She turned to look at him, and below the broad brim of her charming hat her face was grave and sweet.

"Look here, Muriel, if I wanted a girl to marry me, would she mind that I had given Clare something—something I'll never have to give again?"

"Most girls wouldn't," Muriel said solemnly. "Very few women marry the man whom they first loved. Very few men marry the girl who first attracted them. When they do, those marriages don't seem to be the happiest."

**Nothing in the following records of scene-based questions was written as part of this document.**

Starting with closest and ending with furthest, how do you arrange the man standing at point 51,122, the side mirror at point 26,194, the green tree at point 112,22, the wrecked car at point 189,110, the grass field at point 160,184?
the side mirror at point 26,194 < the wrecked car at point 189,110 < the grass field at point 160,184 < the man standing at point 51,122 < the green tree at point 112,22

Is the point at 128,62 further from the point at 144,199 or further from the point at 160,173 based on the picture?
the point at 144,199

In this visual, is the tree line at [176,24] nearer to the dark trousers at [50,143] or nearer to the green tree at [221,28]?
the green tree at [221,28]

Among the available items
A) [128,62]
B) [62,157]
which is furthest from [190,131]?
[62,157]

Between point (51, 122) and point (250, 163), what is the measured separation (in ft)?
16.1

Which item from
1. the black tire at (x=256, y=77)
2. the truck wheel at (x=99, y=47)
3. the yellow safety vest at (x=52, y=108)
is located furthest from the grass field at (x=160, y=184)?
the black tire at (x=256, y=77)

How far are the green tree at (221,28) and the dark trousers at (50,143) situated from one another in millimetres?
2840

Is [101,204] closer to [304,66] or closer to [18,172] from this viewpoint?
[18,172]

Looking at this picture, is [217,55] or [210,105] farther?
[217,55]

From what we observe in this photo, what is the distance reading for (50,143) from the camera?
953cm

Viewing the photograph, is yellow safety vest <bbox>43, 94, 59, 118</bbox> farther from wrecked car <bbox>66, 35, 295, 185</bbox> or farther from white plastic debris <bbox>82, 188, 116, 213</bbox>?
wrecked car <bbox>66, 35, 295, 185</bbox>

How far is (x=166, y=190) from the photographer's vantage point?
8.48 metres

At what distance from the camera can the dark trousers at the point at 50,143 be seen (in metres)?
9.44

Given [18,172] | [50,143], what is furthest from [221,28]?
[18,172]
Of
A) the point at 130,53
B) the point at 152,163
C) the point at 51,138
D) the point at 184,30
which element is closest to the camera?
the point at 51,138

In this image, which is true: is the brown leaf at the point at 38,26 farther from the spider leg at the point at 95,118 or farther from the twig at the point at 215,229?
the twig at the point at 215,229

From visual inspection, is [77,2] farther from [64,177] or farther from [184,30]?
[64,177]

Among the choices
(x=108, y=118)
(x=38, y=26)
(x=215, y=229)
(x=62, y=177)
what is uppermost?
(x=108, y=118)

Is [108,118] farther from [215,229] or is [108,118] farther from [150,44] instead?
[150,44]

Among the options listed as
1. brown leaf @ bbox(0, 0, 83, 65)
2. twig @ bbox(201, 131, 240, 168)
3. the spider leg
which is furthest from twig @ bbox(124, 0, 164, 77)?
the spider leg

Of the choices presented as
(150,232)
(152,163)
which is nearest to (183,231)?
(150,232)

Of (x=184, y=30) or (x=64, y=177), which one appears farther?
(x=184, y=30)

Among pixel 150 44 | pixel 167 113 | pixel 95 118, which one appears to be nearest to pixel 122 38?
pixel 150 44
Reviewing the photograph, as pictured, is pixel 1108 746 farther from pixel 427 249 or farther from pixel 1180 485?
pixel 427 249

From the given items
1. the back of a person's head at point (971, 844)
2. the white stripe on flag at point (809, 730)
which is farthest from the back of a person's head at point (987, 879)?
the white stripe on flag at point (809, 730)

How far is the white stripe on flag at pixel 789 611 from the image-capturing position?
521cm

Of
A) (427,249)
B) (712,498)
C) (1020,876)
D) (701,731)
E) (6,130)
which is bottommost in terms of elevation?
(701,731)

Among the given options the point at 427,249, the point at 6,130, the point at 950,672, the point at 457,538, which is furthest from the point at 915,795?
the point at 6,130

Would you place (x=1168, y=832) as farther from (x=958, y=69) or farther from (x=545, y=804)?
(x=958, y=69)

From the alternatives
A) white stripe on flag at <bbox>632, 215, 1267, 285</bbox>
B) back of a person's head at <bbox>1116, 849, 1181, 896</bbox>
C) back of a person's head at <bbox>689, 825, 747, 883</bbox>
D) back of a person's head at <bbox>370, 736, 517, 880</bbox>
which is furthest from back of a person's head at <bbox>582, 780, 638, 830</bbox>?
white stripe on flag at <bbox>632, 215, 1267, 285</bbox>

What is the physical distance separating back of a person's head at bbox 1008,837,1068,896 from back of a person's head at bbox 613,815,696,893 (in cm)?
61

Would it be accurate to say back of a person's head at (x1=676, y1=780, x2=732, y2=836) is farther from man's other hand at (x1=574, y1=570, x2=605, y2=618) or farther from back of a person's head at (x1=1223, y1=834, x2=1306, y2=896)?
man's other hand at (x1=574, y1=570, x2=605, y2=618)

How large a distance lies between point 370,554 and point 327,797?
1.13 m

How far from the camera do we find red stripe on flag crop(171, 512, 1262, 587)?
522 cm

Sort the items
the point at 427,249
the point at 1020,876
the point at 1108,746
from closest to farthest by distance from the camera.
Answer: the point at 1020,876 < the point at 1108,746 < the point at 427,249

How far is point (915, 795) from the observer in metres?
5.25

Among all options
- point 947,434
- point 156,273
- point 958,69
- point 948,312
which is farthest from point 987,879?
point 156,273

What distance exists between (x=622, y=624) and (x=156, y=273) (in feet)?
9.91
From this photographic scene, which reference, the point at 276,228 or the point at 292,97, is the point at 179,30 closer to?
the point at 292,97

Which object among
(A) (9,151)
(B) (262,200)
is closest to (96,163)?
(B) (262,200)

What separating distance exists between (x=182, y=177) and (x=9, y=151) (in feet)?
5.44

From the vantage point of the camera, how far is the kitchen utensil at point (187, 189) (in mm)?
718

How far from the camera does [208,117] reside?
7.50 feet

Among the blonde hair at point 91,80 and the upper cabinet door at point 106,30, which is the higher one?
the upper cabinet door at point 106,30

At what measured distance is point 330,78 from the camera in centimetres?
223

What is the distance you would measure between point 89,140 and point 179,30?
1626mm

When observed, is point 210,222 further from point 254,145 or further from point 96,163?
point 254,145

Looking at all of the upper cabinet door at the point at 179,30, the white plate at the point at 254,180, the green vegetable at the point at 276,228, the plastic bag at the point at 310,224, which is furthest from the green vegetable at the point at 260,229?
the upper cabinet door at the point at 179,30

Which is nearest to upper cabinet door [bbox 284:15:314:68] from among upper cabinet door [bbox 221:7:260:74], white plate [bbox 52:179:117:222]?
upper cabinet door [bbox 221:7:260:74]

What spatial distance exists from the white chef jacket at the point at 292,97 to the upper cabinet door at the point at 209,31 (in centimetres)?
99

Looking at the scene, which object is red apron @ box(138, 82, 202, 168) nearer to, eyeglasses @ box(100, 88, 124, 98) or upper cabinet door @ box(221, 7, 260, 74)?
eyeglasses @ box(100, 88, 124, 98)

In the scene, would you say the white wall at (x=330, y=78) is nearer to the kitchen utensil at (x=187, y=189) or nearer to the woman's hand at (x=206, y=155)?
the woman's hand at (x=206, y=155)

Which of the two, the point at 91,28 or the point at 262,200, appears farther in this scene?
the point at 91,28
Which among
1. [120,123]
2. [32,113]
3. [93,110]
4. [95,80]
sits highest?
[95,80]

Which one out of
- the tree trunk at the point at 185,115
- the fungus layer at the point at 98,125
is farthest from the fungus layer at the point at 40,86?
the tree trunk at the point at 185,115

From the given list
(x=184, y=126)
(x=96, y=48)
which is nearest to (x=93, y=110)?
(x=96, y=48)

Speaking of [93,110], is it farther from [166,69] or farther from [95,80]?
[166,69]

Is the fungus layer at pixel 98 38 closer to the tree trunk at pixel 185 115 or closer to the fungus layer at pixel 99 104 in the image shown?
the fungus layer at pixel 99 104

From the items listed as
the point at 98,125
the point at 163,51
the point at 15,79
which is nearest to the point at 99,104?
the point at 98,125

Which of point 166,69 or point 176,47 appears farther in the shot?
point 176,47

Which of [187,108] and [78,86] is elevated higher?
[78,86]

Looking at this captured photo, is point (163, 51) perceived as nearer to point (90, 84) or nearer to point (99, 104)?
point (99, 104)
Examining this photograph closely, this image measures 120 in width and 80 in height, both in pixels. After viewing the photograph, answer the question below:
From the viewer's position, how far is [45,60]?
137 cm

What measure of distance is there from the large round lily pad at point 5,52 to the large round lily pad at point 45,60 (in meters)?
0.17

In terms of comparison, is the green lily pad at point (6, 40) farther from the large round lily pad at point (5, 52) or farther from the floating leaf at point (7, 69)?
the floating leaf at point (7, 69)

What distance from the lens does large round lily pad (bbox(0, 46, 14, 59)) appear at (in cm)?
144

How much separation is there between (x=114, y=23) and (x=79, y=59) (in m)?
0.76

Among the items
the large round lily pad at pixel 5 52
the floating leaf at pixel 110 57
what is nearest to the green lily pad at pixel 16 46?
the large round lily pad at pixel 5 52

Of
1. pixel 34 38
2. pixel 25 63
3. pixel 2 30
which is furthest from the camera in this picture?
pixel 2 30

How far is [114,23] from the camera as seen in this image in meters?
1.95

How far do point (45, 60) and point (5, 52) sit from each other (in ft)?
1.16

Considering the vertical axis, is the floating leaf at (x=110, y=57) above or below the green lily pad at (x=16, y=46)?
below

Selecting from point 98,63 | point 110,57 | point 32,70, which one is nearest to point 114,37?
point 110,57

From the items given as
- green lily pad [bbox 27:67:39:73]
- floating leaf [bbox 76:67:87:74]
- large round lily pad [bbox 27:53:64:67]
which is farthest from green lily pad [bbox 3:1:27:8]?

He sighed with a great relief. "You really think so?"

"Yes."

Again they paused. So quietly they stood that a squirrel rattled nimbly down the tree beside them and flashed across the path. Then Godfrey spoke again, stammering badly, but smiling down at Muriel:

"Muriel, with everything that I didn't give to Clare, I love you. Will you marry me?"

She did not speak.

"I know," he went on, "that you know all about me. I've told you about Clare. But I shan't love her again. Anyway she's going to marry that fellow from Austria. That's all quite over. And I believe that all the time, if I hadn't been a fool, I should have wanted you. You understand me better than anyone, and I don't believe that you're the kind of girl who'd want a fellow so much to love her that way—you're too sensible."

Still she did not speak, but smoothed with her soft fingers a broad leaf of the climbing hop plant that spread twisting green tendrils across the hedge before them.